Each candidate is counting on several core Democratic constituencies and power bases within the party to win one of the most powerful positions on Beacon Hill, and both have strongly committed followers and some passion behind their candidacies.
There is very little ideological difference between them. They agree on almost all the significant issues of concern to the liberal Democratic electorate that dominates the party’s primaries.
Their big difference is dueling visions of the role of attorney general.
Healey is an experienced prosecutor who says she can use those skills to fight for progressive causes and civil rights, and to protect consumer rights. Tolman is a veteran political leader, with appeal to both the establishment and reformers, who says his legislative battles for ethics and campaign finance reforms and against the tobacco industry will allow him to use the office as a bully pulpit to advance progressive issues.
But the battleground for each is the Democratic base, forcing them to court the various blocs and geographic areas that make up the Massachusetts Democratic Party.
Much of the struggle in the final days is being played out on the TV airwaves. Tolman holds the ad advantage, having used his years in Democratic politics to raise the most money. His campaign has bought more than $1.4 million worth of advertising, with much front-loaded in the final run-up to next week’s balloting.

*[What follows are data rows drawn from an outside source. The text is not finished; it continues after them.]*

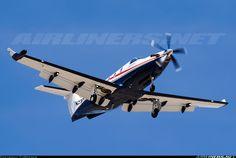 Pilatus PC-12/45 - Untitled | Aviation Photo #2488957 | Airliners.net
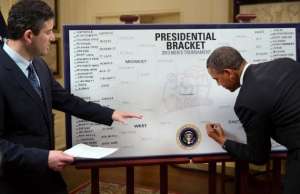 NCAA Tournament Bracket President Obama Picks Indiana As Winner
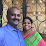M Ramanathan's profile photo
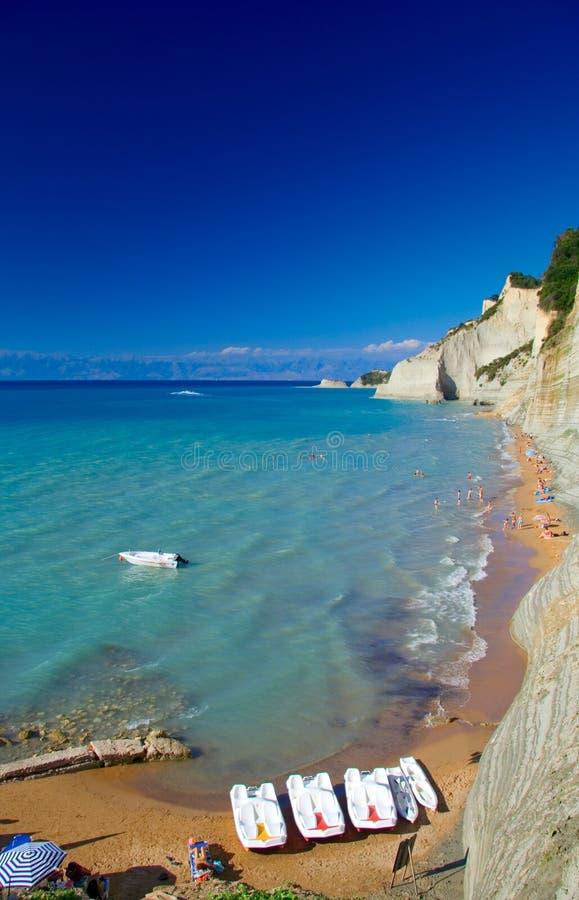 Beach on Corfu island royalty free stock photography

Healey is spending more than $800,000 in the final days.
What will happen between now and Tuesday’s vote? Here’s where the candidates are and what they need to do.
Healey, playing upon her reputation as a dogged prosecutor who helped overturn the federal ban on gay marriage, has energized two of the strongest voting blocs in the Democratic Party: women and gay activists. But from there, she has also built enthusiasm among general Democratic activists.

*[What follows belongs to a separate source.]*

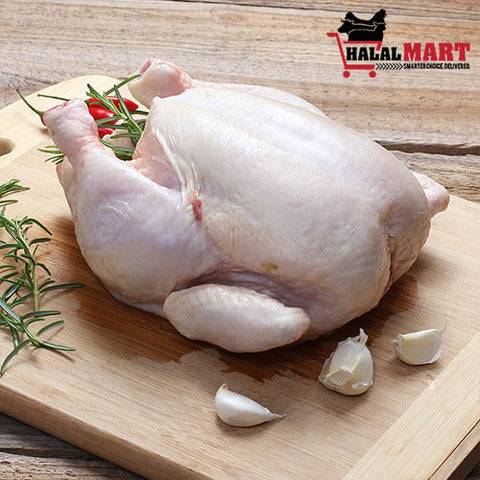 Whole Chicken (Hand Slaughtered)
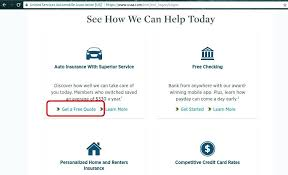 Usaa Insurance Quotes Impressive Usaa Insurance Quote Glamorous Free Usaa Auto Insurance Quote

Mobilizing that coalition into a majority by Tuesday is her key to victory. Her campaign is counting on a strong turnout of women, eager to elect Martha Coakley governor and Healey as attorney general. Healey needs a strong majority of that female bloc — bolstered by a gay community eager to install the first openly gay attorney general — to win.
If women do not show up in dominating numbers, Healey will be struggling. And Tolman has not ceded that ground, promoting his legislative work for women in advertisements and promising to combat sexual assaults on college campuses. On Thursday, he kicked off a two-day statewide tour, campaigning with female mayors and legislators.

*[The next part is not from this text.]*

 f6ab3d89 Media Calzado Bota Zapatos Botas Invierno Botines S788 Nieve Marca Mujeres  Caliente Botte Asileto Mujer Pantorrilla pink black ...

Other questions for Healey: Has she sparked enough excitement within the broader Democratic electorate to close the deal? Does her theme that the race is between her, the outsider, and Tolman, the insider, resonate enough? Is there enough groundswell among younger voters drawn to her claim to represent the party’s new generation?
For his part, with his heavy ad buy, Tolman needs to blunt Healey’s attempts to paint him as the establishment candidate, the insider, the favorite of the power structure and special interests. Just looking at his fund-raising sources and endorsements, that is indeed part of his profile. But he also has a record as legislator who challenged the entrenched leadership in battles over campaign finance and ethics reform, promoted publicly financed political campaigns, and fought the tobacco industry. Those fights endeared him to a strong base within the progressive wing of the party, a bloc, while aging but still active, that he is counting on to get to the polls for him.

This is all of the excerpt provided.